### TASKS
• A. In the Colonial Theatre passage, about how many people could the theatre seat?
• B. From the Colonial Theatre passage, transcribe the stretch from "Probably not, unless" through "the two streets.".
• C. Pick up the Colonial Theatre passage after its last sentence and continue it.

Can you remember back when couples used to dance down at the Fox?

Probably not, unless you were alive and kicking around the early 1900s. It all started in the summer of 1909 when “The Colonial Theatre” was built at the corner of Illinois and New York Street. The theatre, which seated about 1400 people, shared a building with The Colonial Hotel. Eager theater patrons entered the lobby from the northwest portion of the building.

Colonial Theater

At the southwest corner of Illinois and New York Streets stood The Colonial Theatre and Hotel, back when Indiana Avenue still connected the two streets.

By the mid 1930’s, movies had supplanted Vaudeville as the popular form of entertainment. According to the Indianapolis City Directory, “The Colonial” changed its name to “The Empress” in 1937 and showed motion pictures.

“The Empress” was short-lived, however, and the theater was again renamed in December, changed to “The Fox,” where burlesque was the primary form of entertainment.

### COLLECTED MATERIAL

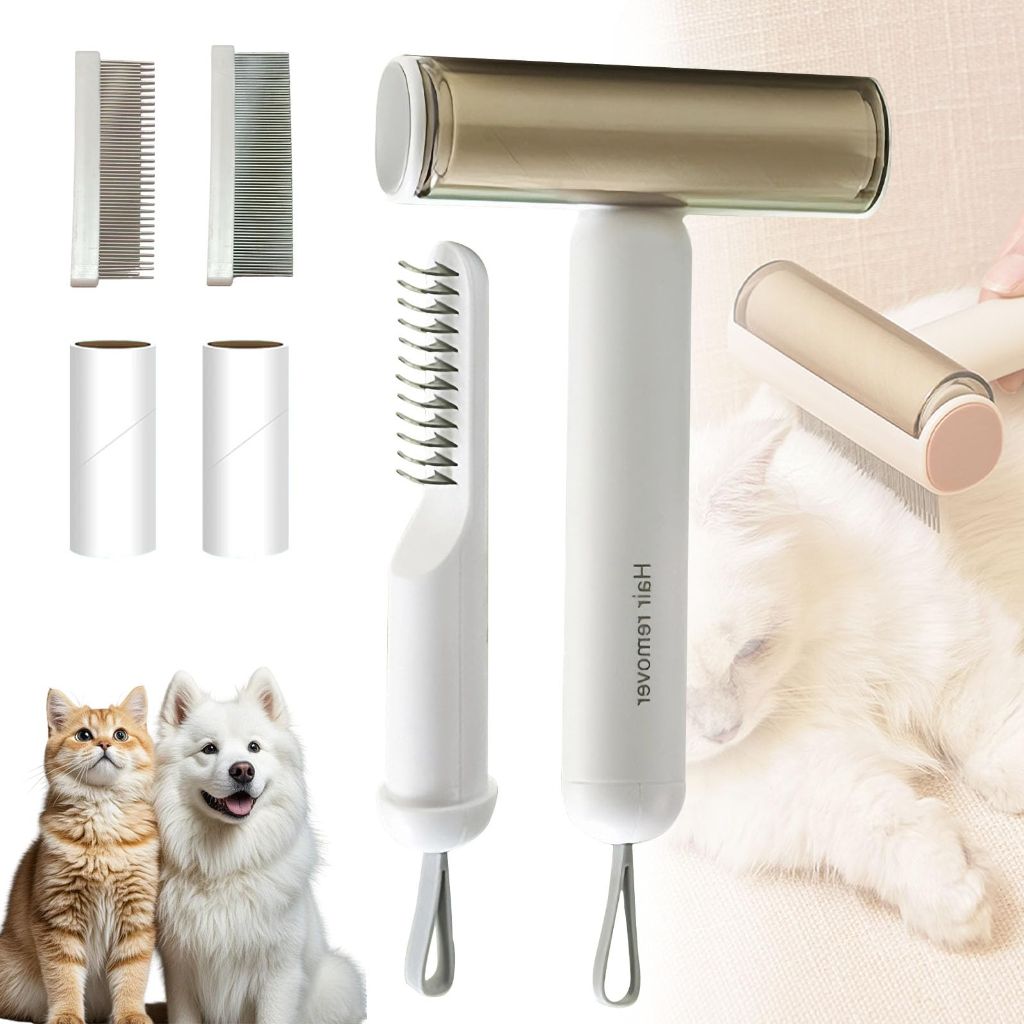 3-in-1 Pet Grooming Brush for Dogs & Cats | Deshedding & Dematting Comb with Built-in Lint Roller (White)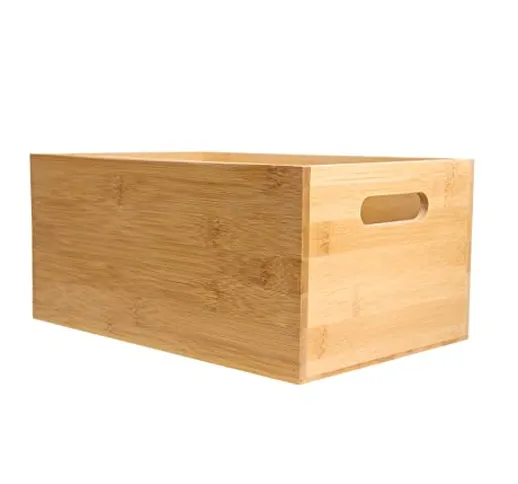 Scatola in bambù 30 x 20 x 14 cm, scatola di legno con maniglia, scatola di legno e scatol...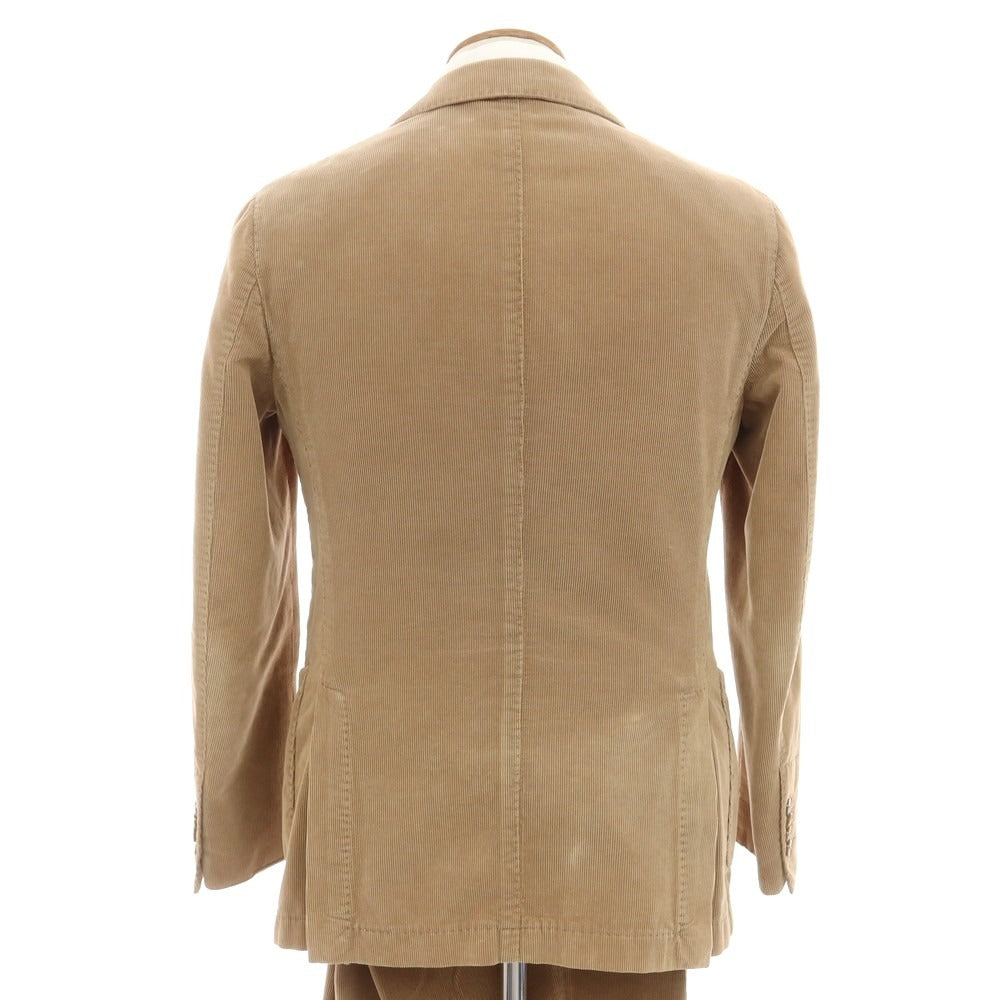 【中古】サンタニエッロ SANTANIELLO コーデュロイ 3つボタンスーツ ブラウンベージュ【 46 】【 状態ランクD 】【 メンズ 】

### REPLIES
• A. About 1400 people.

• B.
Probably not, unless you were alive and kicking around the early 1900s. It all started in the summer of 1909 when “The Colonial Theatre” was built at the corner of Illinois and New York Street. The theatre, which seated about 1400 people, shared a building with The Colonial Hotel. Eager theater patrons entered the lobby from the northwest portion of the building.

Colonial Theater

At the southwest corner of Illinois and New York Streets stood The Colonial Theatre and Hotel, back when Indiana Avenue still connected the two streets.

• C.
This shows the entrance to the theater from the lobby.

The entrance to the theater from the lobby. (Image: Bass Photo Co Collection, Indiana Historical Society)

Burlesque in the American tradition evolved from overseas, where Victorian burlesque was a satirical evolution of classical theater. What was originally a pastiche of theatrical standards and practices slowly evolved in America to what amounted to heavily-choreographed strip teases to music performed by a live orchestra. When the performer was down to the skimpiest attire, (what one would probably consider to be overdressed at a public pool today) the lights would dim and curtain would drop. Between acts, a comedian would often make an appearance, telling risqué jokes. At the time, this was considered “adult entertainment,” though the only thing required for entry was the admission fee.

Many historic theaters in Indianapolis followed a similar fate as The Fox. By the early 1970’s, it became a movie theater focused exclusively on “adult” films, and was eventually shut down in 1975. Within the next few years, the entire block was razed.

Today, theatrics on the site are relegated to animated exchanges within a tall, artless building. Indiana Avenue no longer exists between Illinois Street and Capitol Avenue, having been replaced by the great wall of AUL.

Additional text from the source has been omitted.